第十六天。黑暗不再仅仅是视觉的缺席,它有了重量,有了味道,有了声音。它沉甸甸地压在林衍的胸口,每一次呼吸都像是从粘稠的油墨里费力汲取一点稀薄的空气。空气里弥漫着一种无法言喻的腐败气息,混合着岩石的冰冷尘土味、自身汗液蒸发后的微咸,还有一种更难以名状的、仿佛来自时间本身的朽烂气味,死死缠绕在鼻腔深处。
滴水声。永远不变的滴水声。嗒…嗒…嗒…精准得如同某种残酷的倒计时,每一次滴落都在空旷死寂的石室里激起沉闷的回响,又迅速被更庞大的死寂吞噬。这声音起初是线索,是微渺的希望,如今却成了折磨神经的钝刀。林衍早已摸清了这石室的每一寸岩壁,每一道凸起的棱角,每一处凹陷的阴影。指尖无数次抚过那些冰冷粗糙的纹理,几乎能在脑中精确复刻它们的走向。食物和水早已耗尽,连那只意外闯入、成为他几天口粮的不知名小兽的骨头,也被他反复舔舐,再也榨不出一丝咸味。
力气像沙漏里的沙,不受控制地流逝。每一次心跳都显得沉重而空洞,每一次试图凝聚心神,都如同在浓稠的泥沼中挣扎。他靠着冰冷的石壁滑坐下去,身体与岩石接触的地方传来刺骨的寒意。疲惫如同无数根细小的冰针,刺入骨髓深处,带来一种麻木的钝痛。他闭上眼睛,试图隔绝那无处不在的黑暗和单调的滴水声,但眼皮下的世界,同样漆黑一片。
“十六天了……”沙哑的声音在喉咙里滚动,干涩得如同砂纸摩擦,最终消散在黑暗中,连一点涟漪都未曾激起。
他强迫自己再次睁开眼睛,目光习惯性地、近乎本能地扫视着这片囚笼。

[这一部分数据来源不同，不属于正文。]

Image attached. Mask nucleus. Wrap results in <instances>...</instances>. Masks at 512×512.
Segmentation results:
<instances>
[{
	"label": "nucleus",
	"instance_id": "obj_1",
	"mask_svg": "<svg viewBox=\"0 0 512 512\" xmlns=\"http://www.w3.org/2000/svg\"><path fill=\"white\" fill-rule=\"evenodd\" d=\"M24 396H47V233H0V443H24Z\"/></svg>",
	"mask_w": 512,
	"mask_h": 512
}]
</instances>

视线掠过前方那片早已烙印在脑海的、没有任何出口迹象的石壁,最终,如同被无形的线牵引着,缓缓移向石室的最后方——那个他潜意识里似乎一直回避、不愿再抱无谓希望的角落。
那里,厚重的、仿佛亘古不变的岩壁底部,似乎有些不同。非常细微。不是形状的改变,而是一种……感觉。
林衍用力眨了下干涩的眼睛,怀疑是饥饿和疲惫带来的幻觉。他深深吸了一口那浑浊而腐朽的空气,屏住呼吸,调动起残存的所有精神,再次凝神望去。
这一次,他看清楚了。
在紧贴地面的位置,几块巨大得令人绝望的岩石犬牙交错地堆叠着,它们共同构成了一道几乎与整个岩壁融为一体的、看似毫无缝隙的屏障。然而,就在这些巨石的根部,在那最深沉的阴影里,极其微弱地,有什么东西在闪烁。
不是光。至少,不是他所熟悉的、可以照亮物体的那种光。那更像是一种极其稀薄、若有似无的灰白,一种几乎被黑暗彻底稀释的“亮”,顽强地从岩石最深处、最不起眼的罅隙里艰难地透出来。它微弱得如同风中残烛,似乎只要他呼吸稍微重一点,就能将它彻底吹灭。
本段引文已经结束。